The Boquique Cave is an emblematic component of Plasencia's collective memory.
Discovered at the end of the 19th century by Vicento Paredes, the Prehistoric site was excavated in the 1970s by Martín Almagro Gorbea; the cave is the namesake of the Boquique ceramic, found from the Neolithic to the Iron Age in the Meseta region.
The cave is named for the local hero Mariano Ceferino del Pozo, aka Boquique. A former soldier of the royal army, Boquique led a guerilla against the Napoleonic troops and supported the Borbonic party during the Carlist Wars. Entrenched in the cave with his partizans, he was betrayed and shot in March 1834; this ended the Carlist plot initiated in 1833 in Plasencia by Alonso Muñoz, aka La Tumba (The Tomb) and Bishop Cipriano Varela.
[PlanVex]

Ivan Sache, 22 March 2020


Flag of Plasencia

The flag of Plasencia (photo, photo, photo, photo, photo, photo, photo, photo), which does not appear to have been officially registered, is horizontally divided dark red / purple - green, with the municipal coat of arms, not registered either, in the center.

The coat of arms of Plasencia, granted in 1189 by King Alfonso VIII and therefore one of Spain's oldest municipal emblems, is "Argent a tower or masoned sable port and windows azure standing on a base vert surrounded by a chestnut vert and a pine of the same. The shield placed over a cartouche or and surrounded in base by scroll argent inscribed the motto 'UT PLACEAT DEO ET HOMINIBUS'. The shield surrounded by a Royal crown open".

Ivan Sache, 21 March 2020


San Gil

[Flag]

Flag of San Gil - Image by Ivan Sache, 22 March 2020

The submunicipal entity of San Gil (241 inhabitants in 2017) is located 20 km south-west of Plasencia and 1 km east of Galisteo.

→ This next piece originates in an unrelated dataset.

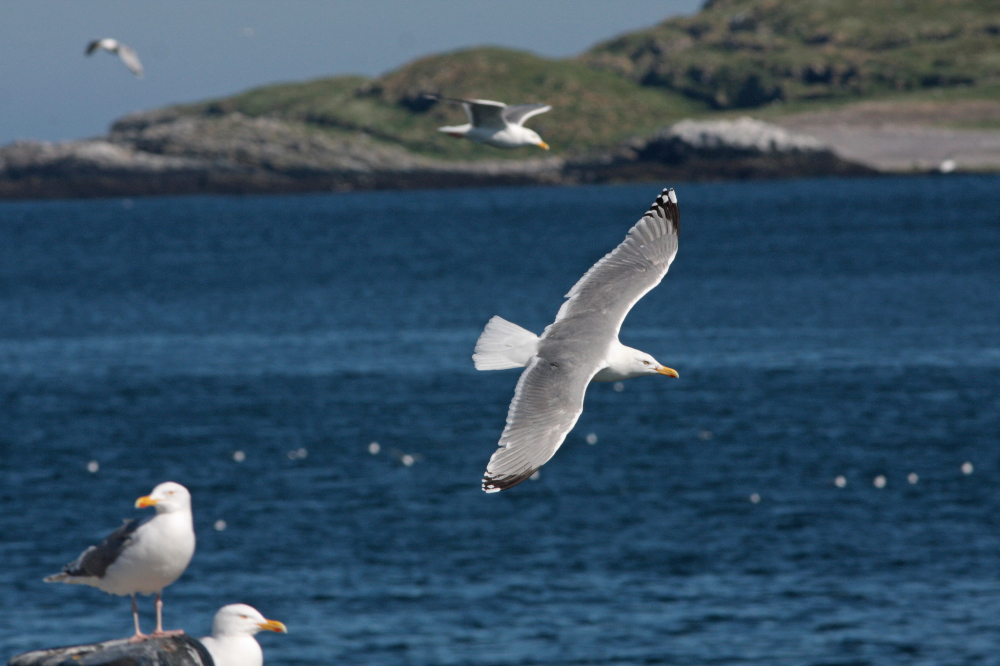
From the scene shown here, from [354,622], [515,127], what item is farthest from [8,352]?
[515,127]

The flag and arms of San Gil, adopted on 19 April 2004 by the Village Council and validated on 9 November 2004 by the Assessing Council of Honors and Distinctions of the Government of Extremadura, are prescribed by an Order issued on 15 November 2004 by the Government of Extremadura and published on 4 December 2004 in the official gazette of Extremadura, No. 141, pp. 14,551-14,552 (text).
The symbols are described as follows:

Flag: Rectangular, in proportions 2:3. Composed of a white panel charged with a cross throughout, whose arms' width is 1/5 of the flag's width, the vertical arms, green, and the horizontal arm, red. Charged in the center with the coat of arms, in width 3/5 of the flag's width.
Coat of arms: Per fess, 1. Argent a tower proper port and windows gules surrounded dexter by a chestnut vert and dexter by a pine of the same, 2. Gules a stag passant pierced by an arrow argent. The shield surmounted by a Royal crown closed. center with the municipal coat of arms.